While the Irish Heritage Theatre's (IHT) mission proclaims devotion to classic Irish theater, the company is also willing to discover lesser-known plays, such as Brian Friel's Making History. It presented a fine rendition of Friel's Molly Sweeney last fall, and no doubt has his often-performed Dancing at Lughnasa and Philadelphia, Here I Come! on its short list. Making History, though, remains an overlooked gem, and we might not have another opportunity to see it for a long, long time.
History in the making
Unlike Irish audiences, we in the United States are less familiar with this moment in history. I thought a program note would come in handy, but IHT doesn’t even tell us the year — and that’s okay. We’re told Act I occurs before the 1601 Siege of Kinsale and Act II, after; the play provides the details. Friel’s focus is not on major historical events but on how the characters view themselves within them.
And what characters! Hugh O’Neill, Earl of Tyrone, is Ireland’s would-be ruler — if the island’s tribes could only agree to follow one. Ethan Lipkin’s O’Neill makes a physically imposing chief, with the staunchness and stamina to bellow and rage and the brave romanticism to marry a Protestant, young Mabel Bagenal (Stephanie Iozzia), without telling his allies. “We must assess the political and religious implications of this new situation,” Peter Lombard (John Cannon), leader of Ireland’s Catholics, remarks dryly. He’s a fascinating cleric whose writings will later literally define history.
We see Mabel too briefly, but she profoundly affects O’Neill and Ireland’s history. “I’m only 50 miles away from home,” she observes. “But I feel very far away from everything I know.” Her presence complicates a difficult maneuver, as O’Neill enlists Spain’s help against England’s Queen Elizabeth I; her devotion and fortitude support, yet also test, O’Neill. “It’s not Spain’s war,” she tells him bluntly. “It’s your war.” Iozzia, and Friel, make her a strong, modern woman.

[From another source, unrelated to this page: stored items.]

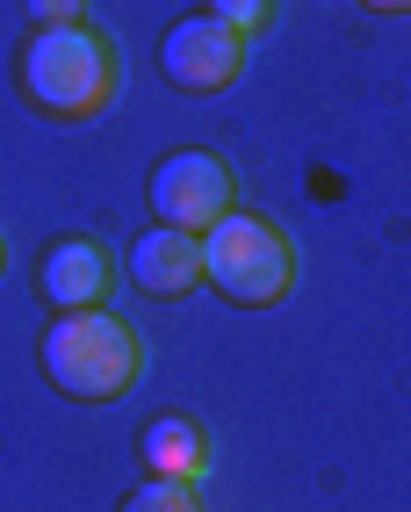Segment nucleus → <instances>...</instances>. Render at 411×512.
<instances>
[{"label":"nucleus","instance_id":"nucleus-1","mask_svg":"<svg viewBox=\"0 0 411 512\" xmlns=\"http://www.w3.org/2000/svg\"><path fill=\"white\" fill-rule=\"evenodd\" d=\"M15 87L37 116L51 123H94L123 94V51L109 29L73 22V29H29L15 51Z\"/></svg>","mask_w":411,"mask_h":512},{"label":"nucleus","instance_id":"nucleus-2","mask_svg":"<svg viewBox=\"0 0 411 512\" xmlns=\"http://www.w3.org/2000/svg\"><path fill=\"white\" fill-rule=\"evenodd\" d=\"M37 368L73 404H123L145 383V332L116 311H58L37 339Z\"/></svg>","mask_w":411,"mask_h":512},{"label":"nucleus","instance_id":"nucleus-3","mask_svg":"<svg viewBox=\"0 0 411 512\" xmlns=\"http://www.w3.org/2000/svg\"><path fill=\"white\" fill-rule=\"evenodd\" d=\"M296 238L260 217V210H238L224 224L202 231V282H210L224 303H238V311H267V303H282L296 289Z\"/></svg>","mask_w":411,"mask_h":512},{"label":"nucleus","instance_id":"nucleus-4","mask_svg":"<svg viewBox=\"0 0 411 512\" xmlns=\"http://www.w3.org/2000/svg\"><path fill=\"white\" fill-rule=\"evenodd\" d=\"M145 202H152V224H174V231H210L238 210V174L231 159L217 152H166L145 181Z\"/></svg>","mask_w":411,"mask_h":512},{"label":"nucleus","instance_id":"nucleus-5","mask_svg":"<svg viewBox=\"0 0 411 512\" xmlns=\"http://www.w3.org/2000/svg\"><path fill=\"white\" fill-rule=\"evenodd\" d=\"M246 58H253V44L238 37V29H224L217 15H181L159 37V73L174 80L181 94H195V101L238 87V80H246Z\"/></svg>","mask_w":411,"mask_h":512},{"label":"nucleus","instance_id":"nucleus-6","mask_svg":"<svg viewBox=\"0 0 411 512\" xmlns=\"http://www.w3.org/2000/svg\"><path fill=\"white\" fill-rule=\"evenodd\" d=\"M116 275H123V260H116V246H101L94 231H65L37 253V296L51 311H109Z\"/></svg>","mask_w":411,"mask_h":512},{"label":"nucleus","instance_id":"nucleus-7","mask_svg":"<svg viewBox=\"0 0 411 512\" xmlns=\"http://www.w3.org/2000/svg\"><path fill=\"white\" fill-rule=\"evenodd\" d=\"M137 462H145V476H166V484H210L217 433L195 412H159V419H145V433H137Z\"/></svg>","mask_w":411,"mask_h":512},{"label":"nucleus","instance_id":"nucleus-8","mask_svg":"<svg viewBox=\"0 0 411 512\" xmlns=\"http://www.w3.org/2000/svg\"><path fill=\"white\" fill-rule=\"evenodd\" d=\"M123 275L145 289V296L174 303V296L202 289V238H195V231H174V224H152L145 238H130Z\"/></svg>","mask_w":411,"mask_h":512},{"label":"nucleus","instance_id":"nucleus-9","mask_svg":"<svg viewBox=\"0 0 411 512\" xmlns=\"http://www.w3.org/2000/svg\"><path fill=\"white\" fill-rule=\"evenodd\" d=\"M202 15H217L224 29H238L246 44H260L274 22H282V0H202Z\"/></svg>","mask_w":411,"mask_h":512},{"label":"nucleus","instance_id":"nucleus-10","mask_svg":"<svg viewBox=\"0 0 411 512\" xmlns=\"http://www.w3.org/2000/svg\"><path fill=\"white\" fill-rule=\"evenodd\" d=\"M116 512H202V484H166V476H145Z\"/></svg>","mask_w":411,"mask_h":512},{"label":"nucleus","instance_id":"nucleus-11","mask_svg":"<svg viewBox=\"0 0 411 512\" xmlns=\"http://www.w3.org/2000/svg\"><path fill=\"white\" fill-rule=\"evenodd\" d=\"M94 15V0H22V22L29 29H73Z\"/></svg>","mask_w":411,"mask_h":512},{"label":"nucleus","instance_id":"nucleus-12","mask_svg":"<svg viewBox=\"0 0 411 512\" xmlns=\"http://www.w3.org/2000/svg\"><path fill=\"white\" fill-rule=\"evenodd\" d=\"M361 8H375V15H411V0H361Z\"/></svg>","mask_w":411,"mask_h":512},{"label":"nucleus","instance_id":"nucleus-13","mask_svg":"<svg viewBox=\"0 0 411 512\" xmlns=\"http://www.w3.org/2000/svg\"><path fill=\"white\" fill-rule=\"evenodd\" d=\"M0 275H8V238H0Z\"/></svg>","mask_w":411,"mask_h":512}]
</instances>
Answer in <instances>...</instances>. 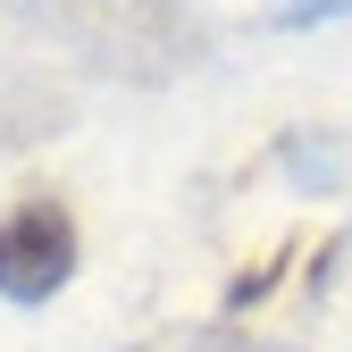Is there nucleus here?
<instances>
[{
	"label": "nucleus",
	"instance_id": "7ed1b4c3",
	"mask_svg": "<svg viewBox=\"0 0 352 352\" xmlns=\"http://www.w3.org/2000/svg\"><path fill=\"white\" fill-rule=\"evenodd\" d=\"M252 352H269V344H252Z\"/></svg>",
	"mask_w": 352,
	"mask_h": 352
},
{
	"label": "nucleus",
	"instance_id": "f257e3e1",
	"mask_svg": "<svg viewBox=\"0 0 352 352\" xmlns=\"http://www.w3.org/2000/svg\"><path fill=\"white\" fill-rule=\"evenodd\" d=\"M76 277V218L51 193H25L0 218V294L9 302H51Z\"/></svg>",
	"mask_w": 352,
	"mask_h": 352
},
{
	"label": "nucleus",
	"instance_id": "f03ea898",
	"mask_svg": "<svg viewBox=\"0 0 352 352\" xmlns=\"http://www.w3.org/2000/svg\"><path fill=\"white\" fill-rule=\"evenodd\" d=\"M327 17H352V0H277V9H269V25H285V34L327 25Z\"/></svg>",
	"mask_w": 352,
	"mask_h": 352
}]
</instances>
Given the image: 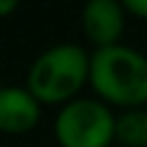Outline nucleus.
<instances>
[{
    "instance_id": "1",
    "label": "nucleus",
    "mask_w": 147,
    "mask_h": 147,
    "mask_svg": "<svg viewBox=\"0 0 147 147\" xmlns=\"http://www.w3.org/2000/svg\"><path fill=\"white\" fill-rule=\"evenodd\" d=\"M91 86L108 103L140 108L147 103V57L125 44L91 54Z\"/></svg>"
},
{
    "instance_id": "2",
    "label": "nucleus",
    "mask_w": 147,
    "mask_h": 147,
    "mask_svg": "<svg viewBox=\"0 0 147 147\" xmlns=\"http://www.w3.org/2000/svg\"><path fill=\"white\" fill-rule=\"evenodd\" d=\"M91 79V57L79 44H57L34 59L27 88L39 103H64Z\"/></svg>"
},
{
    "instance_id": "3",
    "label": "nucleus",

Also involved are Mabel’s distrustful sister Mary (Melissa Amilani); the mercurial Hugh O’Donnell, Earl of Tryconnell (Kevin Rodden); and Harry Hovedon, O’Neill’s private secretary (Bob Weick). Director Peggy Mecham inspires strong performances from all in talk-heavy roles, and quality from Teddy Mosoeanu’s solid set and Michelle Mercier’s period costumes. History’s bloody action occurs elsewhere. In Making History’s dark rooms, though, history is written.
A play for today
That’s why Making History holds up nearly 30 years after Friel (1929–2015) wrote it for the company he founded, Field Day. In the play’s final scene, years after O’Neill’s forced exile in Rome, he frets over history’s judgment, which Bishop Lombard is writing. “History is simply stories,” the priest notes. “How many heroes can one history accommodate?”
Making History includes much of what we expect in an Irish play — drinking, blarney, emotional extremes — but also questions our assumptions about history and how it continues to be written and rewritten. History isn’t a rock but an ocean, constantly changing shape, hiding and revealing details, impossible to keep still.